The cluster is also scalable:
- The lowest scale possible is a single master node, which may run user load due to the fact that the master kubelet is
configured to register with the master API server.
- Scaling is possible via adding more nodes in the nodes auto-scaling group.
We also made sure that we are not limiting our options:
- The deployment procedure can be easily extended to other linux distributions, platforms, and cloud providers
due to the fact that all kubernetes components are started in docker containers.

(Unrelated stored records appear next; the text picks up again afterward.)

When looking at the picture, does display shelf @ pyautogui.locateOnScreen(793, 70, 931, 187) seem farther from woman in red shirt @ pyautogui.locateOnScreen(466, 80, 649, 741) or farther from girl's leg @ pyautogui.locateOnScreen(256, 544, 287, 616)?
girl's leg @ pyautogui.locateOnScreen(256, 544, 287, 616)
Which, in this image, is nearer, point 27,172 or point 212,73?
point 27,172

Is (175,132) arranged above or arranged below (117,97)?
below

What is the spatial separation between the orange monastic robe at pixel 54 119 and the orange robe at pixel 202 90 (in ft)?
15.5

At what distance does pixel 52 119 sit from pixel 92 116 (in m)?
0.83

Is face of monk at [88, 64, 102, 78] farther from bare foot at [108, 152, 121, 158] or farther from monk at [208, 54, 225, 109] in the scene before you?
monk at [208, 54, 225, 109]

Next Steps and Future Work
Having achieved the minimal set of features required to run a Kubernetes cluster in production, there is still
space for improvement:
Currently, the cluster is vulnerable to a failure of the availability zone where the master node is running. The
master auto-scaling group is intentionally limited to a single availability zone due to AWS EBS limitations (EBS
cannot be used in an availability zone different from the one in which it was initially created). There are two
ways of overcoming this issue:
- By regular snapshotting the master EBS and automatic recovery from the latest snapshot in a different
availability zone. This is suitable for extra-small deployments where only self-healing is required and some
downtime is acceptable.
- By setting up multi-master Kubernetes configuration. A default configuration for large scale deployments
(most of the deployments, in fact).
We are planning to implement both.
Even with the improvements described above, the cluster will still be vulnerable to whole region failures.
Because of this, we are planning to introduce cluster federation as an option, and entertain different automated
disaster recovery strategies for inter-region and hybrid deployments.
Security may also be improved with EBS encryption, embedding tools such as HashiCorp Vault, and potentially
changing secrets distribution strategy.